## [Problem details]
Repeat every entry, word for word, leaving no line out.

-- Opening Marker --

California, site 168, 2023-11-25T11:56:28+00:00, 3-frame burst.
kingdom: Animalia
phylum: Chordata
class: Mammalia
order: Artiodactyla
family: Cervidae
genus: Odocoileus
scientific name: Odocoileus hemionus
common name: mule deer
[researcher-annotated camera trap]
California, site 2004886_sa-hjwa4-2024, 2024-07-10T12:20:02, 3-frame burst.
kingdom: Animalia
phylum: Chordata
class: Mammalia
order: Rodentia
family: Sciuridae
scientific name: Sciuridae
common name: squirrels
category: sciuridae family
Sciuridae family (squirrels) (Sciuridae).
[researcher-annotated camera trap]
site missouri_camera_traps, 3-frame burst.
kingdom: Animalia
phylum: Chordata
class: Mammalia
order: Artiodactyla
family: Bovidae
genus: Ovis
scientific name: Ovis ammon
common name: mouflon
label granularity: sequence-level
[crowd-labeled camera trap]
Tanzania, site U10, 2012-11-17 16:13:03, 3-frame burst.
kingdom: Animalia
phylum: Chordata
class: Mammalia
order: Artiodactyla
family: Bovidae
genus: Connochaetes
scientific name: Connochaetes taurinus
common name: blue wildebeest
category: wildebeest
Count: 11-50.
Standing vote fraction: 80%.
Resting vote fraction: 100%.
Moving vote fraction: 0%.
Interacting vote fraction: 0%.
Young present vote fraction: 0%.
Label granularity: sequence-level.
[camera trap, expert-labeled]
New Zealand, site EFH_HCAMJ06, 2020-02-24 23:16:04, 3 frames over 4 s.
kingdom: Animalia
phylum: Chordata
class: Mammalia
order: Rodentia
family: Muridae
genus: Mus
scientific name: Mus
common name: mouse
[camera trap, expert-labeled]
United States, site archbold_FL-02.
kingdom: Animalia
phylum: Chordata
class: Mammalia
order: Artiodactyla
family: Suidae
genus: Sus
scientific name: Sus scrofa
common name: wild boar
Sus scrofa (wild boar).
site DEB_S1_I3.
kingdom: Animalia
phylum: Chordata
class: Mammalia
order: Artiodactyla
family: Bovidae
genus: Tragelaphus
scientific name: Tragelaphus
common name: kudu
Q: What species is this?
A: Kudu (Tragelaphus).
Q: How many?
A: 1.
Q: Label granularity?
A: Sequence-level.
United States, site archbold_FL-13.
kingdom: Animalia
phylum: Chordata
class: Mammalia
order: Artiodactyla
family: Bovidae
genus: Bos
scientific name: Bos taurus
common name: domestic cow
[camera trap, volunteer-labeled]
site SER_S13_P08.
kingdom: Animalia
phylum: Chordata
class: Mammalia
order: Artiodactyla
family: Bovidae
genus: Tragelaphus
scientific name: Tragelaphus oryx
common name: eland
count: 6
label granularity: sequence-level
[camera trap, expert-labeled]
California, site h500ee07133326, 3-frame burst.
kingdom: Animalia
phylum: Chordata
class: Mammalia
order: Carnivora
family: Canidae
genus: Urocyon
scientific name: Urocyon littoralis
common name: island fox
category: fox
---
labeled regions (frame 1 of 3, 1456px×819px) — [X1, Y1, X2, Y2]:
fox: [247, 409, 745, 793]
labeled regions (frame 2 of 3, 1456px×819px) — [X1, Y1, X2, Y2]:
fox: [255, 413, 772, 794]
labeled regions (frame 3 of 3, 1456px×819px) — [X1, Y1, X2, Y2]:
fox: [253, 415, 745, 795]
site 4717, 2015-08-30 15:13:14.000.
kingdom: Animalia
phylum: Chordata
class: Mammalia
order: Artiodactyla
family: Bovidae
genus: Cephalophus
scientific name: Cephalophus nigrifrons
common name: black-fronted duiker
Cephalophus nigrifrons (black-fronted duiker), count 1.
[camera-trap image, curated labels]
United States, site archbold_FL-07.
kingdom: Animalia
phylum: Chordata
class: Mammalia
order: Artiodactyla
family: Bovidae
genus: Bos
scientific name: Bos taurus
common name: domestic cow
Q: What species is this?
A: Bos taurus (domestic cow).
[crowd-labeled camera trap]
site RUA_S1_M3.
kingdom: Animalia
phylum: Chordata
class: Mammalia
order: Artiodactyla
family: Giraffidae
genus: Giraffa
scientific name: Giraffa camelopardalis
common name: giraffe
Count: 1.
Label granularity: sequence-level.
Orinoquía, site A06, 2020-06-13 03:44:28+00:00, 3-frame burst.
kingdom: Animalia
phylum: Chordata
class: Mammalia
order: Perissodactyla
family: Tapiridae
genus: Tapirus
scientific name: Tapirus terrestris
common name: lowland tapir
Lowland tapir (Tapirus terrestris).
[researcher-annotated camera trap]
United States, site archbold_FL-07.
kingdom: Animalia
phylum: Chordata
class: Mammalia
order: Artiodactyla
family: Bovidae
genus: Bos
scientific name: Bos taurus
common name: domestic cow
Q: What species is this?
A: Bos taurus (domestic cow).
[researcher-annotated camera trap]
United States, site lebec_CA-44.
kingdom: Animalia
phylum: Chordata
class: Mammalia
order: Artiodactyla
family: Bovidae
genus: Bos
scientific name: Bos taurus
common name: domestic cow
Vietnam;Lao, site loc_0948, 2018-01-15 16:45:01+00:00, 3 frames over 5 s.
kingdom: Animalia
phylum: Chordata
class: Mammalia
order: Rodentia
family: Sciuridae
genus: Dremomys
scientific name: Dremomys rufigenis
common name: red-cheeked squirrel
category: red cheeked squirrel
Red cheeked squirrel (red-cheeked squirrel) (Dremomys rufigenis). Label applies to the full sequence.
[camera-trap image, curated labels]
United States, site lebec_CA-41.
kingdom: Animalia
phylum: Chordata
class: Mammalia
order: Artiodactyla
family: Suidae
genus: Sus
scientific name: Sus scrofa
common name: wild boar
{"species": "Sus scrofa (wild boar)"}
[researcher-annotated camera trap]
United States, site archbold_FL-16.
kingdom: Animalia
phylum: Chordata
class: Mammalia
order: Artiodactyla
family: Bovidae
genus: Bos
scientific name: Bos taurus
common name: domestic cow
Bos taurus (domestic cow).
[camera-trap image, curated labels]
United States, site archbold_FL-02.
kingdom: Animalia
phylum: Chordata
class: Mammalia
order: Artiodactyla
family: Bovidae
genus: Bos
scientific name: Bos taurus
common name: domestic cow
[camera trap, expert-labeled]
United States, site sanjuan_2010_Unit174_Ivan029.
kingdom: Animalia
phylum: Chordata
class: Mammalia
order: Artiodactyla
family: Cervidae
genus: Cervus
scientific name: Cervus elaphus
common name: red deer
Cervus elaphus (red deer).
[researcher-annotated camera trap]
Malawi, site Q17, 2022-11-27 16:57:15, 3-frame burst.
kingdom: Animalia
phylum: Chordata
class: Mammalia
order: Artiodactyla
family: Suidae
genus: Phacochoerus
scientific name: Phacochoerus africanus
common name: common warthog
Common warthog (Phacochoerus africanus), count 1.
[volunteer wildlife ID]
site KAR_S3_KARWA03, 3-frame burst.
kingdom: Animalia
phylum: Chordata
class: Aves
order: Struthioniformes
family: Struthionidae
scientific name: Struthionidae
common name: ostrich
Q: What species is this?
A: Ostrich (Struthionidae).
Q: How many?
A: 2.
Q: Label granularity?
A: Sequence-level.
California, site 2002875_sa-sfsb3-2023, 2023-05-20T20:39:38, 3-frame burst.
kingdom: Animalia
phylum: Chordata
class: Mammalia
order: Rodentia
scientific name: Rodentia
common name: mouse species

-- Closing Marker --

## [Task output]
California, site 168, 2023-11-25T11:56:28+00:00, 3-frame burst.
kingdom: Animalia
phylum: Chordata
class: Mammalia
order: Artiodactyla
family: Cervidae
genus: Odocoileus
scientific name: Odocoileus hemionus
common name: mule deer
[researcher-annotated camera trap]
California, site 2004886_sa-hjwa4-2024, 2024-07-10T12:20:02, 3-frame burst.
kingdom: Animalia
phylum: Chordata
class: Mammalia
order: Rodentia
family: Sciuridae
scientific name: Sciuridae
common name: squirrels
category: sciuridae family
Sciuridae family (squirrels) (Sciuridae).
[researcher-annotated camera trap]
site missouri_camera_traps, 3-frame burst.
kingdom: Animalia
phylum: Chordata
class: Mammalia
order: Artiodactyla
family: Bovidae
genus: Ovis
scientific name: Ovis ammon
common name: mouflon
label granularity: sequence-level
[crowd-labeled camera trap]
Tanzania, site U10, 2012-11-17 16:13:03, 3-frame burst.
kingdom: Animalia
phylum: Chordata
class: Mammalia
order: Artiodactyla
family: Bovidae
genus: Connochaetes
scientific name: Connochaetes taurinus
common name: blue wildebeest
category: wildebeest
Count: 11-50.
Standing vote fraction: 80%.
Resting vote fraction: 100%.
Moving vote fraction: 0%.
Interacting vote fraction: 0%.
Young present vote fraction: 0%.
Label granularity: sequence-level.
[camera trap, expert-labeled]
New Zealand, site EFH_HCAMJ06, 2020-02-24 23:16:04, 3 frames over 4 s.
kingdom: Animalia
phylum: Chordata
class: Mammalia
order: Rodentia
family: Muridae
genus: Mus
scientific name: Mus
common name: mouse
[camera trap, expert-labeled]
United States, site archbold_FL-02.
kingdom: Animalia
phylum: Chordata
class: Mammalia
order: Artiodactyla
family: Suidae
genus: Sus
scientific name: Sus scrofa
common name: wild boar
Sus scrofa (wild boar).
site DEB_S1_I3.
kingdom: Animalia
phylum: Chordata
class: Mammalia
order: Artiodactyla
family: Bovidae
genus: Tragelaphus
scientific name: Tragelaphus
common name: kudu
Q: What species is this?
A: Kudu (Tragelaphus).
Q: How many?
A: 1.
Q: Label granularity?
A: Sequence-level.
United States, site archbold_FL-13.
kingdom: Animalia
phylum: Chordata
class: Mammalia
order: Artiodactyla
family: Bovidae
genus: Bos
scientific name: Bos taurus
common name: domestic cow
[camera trap, volunteer-labeled]
site SER_S13_P08.
kingdom: Animalia
phylum: Chordata
class: Mammalia
order: Artiodactyla
family: Bovidae
genus: Tragelaphus
scientific name: Tragelaphus oryx
common name: eland
count: 6
label granularity: sequence-level
[camera trap, expert-labeled]
California, site h500ee07133326, 3-frame burst.
kingdom: Animalia
phylum: Chordata
class: Mammalia
order: Carnivora
family: Canidae
genus: Urocyon
scientific name: Urocyon littoralis
common name: island fox
category: fox
---
labeled regions (frame 1 of 3, 1456px×819px) — [X1, Y1, X2, Y2]:
fox: [247, 409, 745, 793]
labeled regions (frame 2 of 3, 1456px×819px) — [X1, Y1, X2, Y2]:
fox: [255, 413, 772, 794]
labeled regions (frame 3 of 3, 1456px×819px) — [X1, Y1, X2, Y2]:
fox: [253, 415, 745, 795]
site 4717, 2015-08-30 15:13:14.000.
kingdom: Animalia
phylum: Chordata
class: Mammalia
order: Artiodactyla
family: Bovidae
genus: Cephalophus
scientific name: Cephalophus nigrifrons
common name: black-fronted duiker
Cephalophus nigrifrons (black-fronted duiker), count 1.
[camera-trap image, curated labels]
United States, site archbold_FL-07.
kingdom: Animalia
phylum: Chordata
class: Mammalia
order: Artiodactyla
family: Bovidae
genus: Bos
scientific name: Bos taurus
common name: domestic cow
Q: What species is this?
A: Bos taurus (domestic cow).
[crowd-labeled camera trap]
site RUA_S1_M3.
kingdom: Animalia
phylum: Chordata
class: Mammalia
order: Artiodactyla
family: Giraffidae
genus: Giraffa
scientific name: Giraffa camelopardalis
common name: giraffe
Count: 1.
Label granularity: sequence-level.
Orinoquía, site A06, 2020-06-13 03:44:28+00:00, 3-frame burst.
kingdom: Animalia
phylum: Chordata
class: Mammalia
order: Perissodactyla
family: Tapiridae
genus: Tapirus
scientific name: Tapirus terrestris
common name: lowland tapir
Lowland tapir (Tapirus terrestris).
[researcher-annotated camera trap]
United States, site archbold_FL-07.
kingdom: Animalia
phylum: Chordata
class: Mammalia
order: Artiodactyla
family: Bovidae
genus: Bos
scientific name: Bos taurus
common name: domestic cow
Q: What species is this?
A: Bos taurus (domestic cow).
[researcher-annotated camera trap]
United States, site lebec_CA-44.
kingdom: Animalia
phylum: Chordata
class: Mammalia
order: Artiodactyla
family: Bovidae
genus: Bos
scientific name: Bos taurus
common name: domestic cow
Vietnam;Lao, site loc_0948, 2018-01-15 16:45:01+00:00, 3 frames over 5 s.
kingdom: Animalia
phylum: Chordata
class: Mammalia
order: Rodentia
family: Sciuridae
genus: Dremomys
scientific name: Dremomys rufigenis
common name: red-cheeked squirrel
category: red cheeked squirrel
Red cheeked squirrel (red-cheeked squirrel) (Dremomys rufigenis). Label applies to the full sequence.
[camera-trap image, curated labels]
United States, site lebec_CA-41.
kingdom: Animalia
phylum: Chordata
class: Mammalia
order: Artiodactyla
family: Suidae
genus: Sus
scientific name: Sus scrofa
common name: wild boar
{"species": "Sus scrofa (wild boar)"}
[researcher-annotated camera trap]
United States, site archbold_FL-16.
kingdom: Animalia
phylum: Chordata
class: Mammalia
order: Artiodactyla
family: Bovidae
genus: Bos
scientific name: Bos taurus
common name: domestic cow
Bos taurus (domestic cow).
[camera-trap image, curated labels]
United States, site archbold_FL-02.
kingdom: Animalia
phylum: Chordata
class: Mammalia
order: Artiodactyla
family: Bovidae
genus: Bos
scientific name: Bos taurus
common name: domestic cow
[camera trap, expert-labeled]
United States, site sanjuan_2010_Unit174_Ivan029.
kingdom: Animalia
phylum: Chordata
class: Mammalia
order: Artiodactyla
family: Cervidae
genus: Cervus
scientific name: Cervus elaphus
common name: red deer
Cervus elaphus (red deer).
[researcher-annotated camera trap]
Malawi, site Q17, 2022-11-27 16:57:15, 3-frame burst.
kingdom: Animalia
phylum: Chordata
class: Mammalia
order: Artiodactyla
family: Suidae
genus: Phacochoerus
scientific name: Phacochoerus africanus
common name: common warthog
Common warthog (Phacochoerus africanus), count 1.
[volunteer wildlife ID]
site KAR_S3_KARWA03, 3-frame burst.
kingdom: Animalia
phylum: Chordata
class: Aves
order: Struthioniformes
family: Struthionidae
scientific name: Struthionidae
common name: ostrich
Q: What species is this?
A: Ostrich (Struthionidae).
Q: How many?
A: 2.
Q: Label granularity?
A: Sequence-level.
California, site 2002875_sa-sfsb3-2023, 2023-05-20T20:39:38, 3-frame burst.
kingdom: Animalia
phylum: Chordata
class: Mammalia
order: Rodentia
scientific name: Rodentia
common name: mouse species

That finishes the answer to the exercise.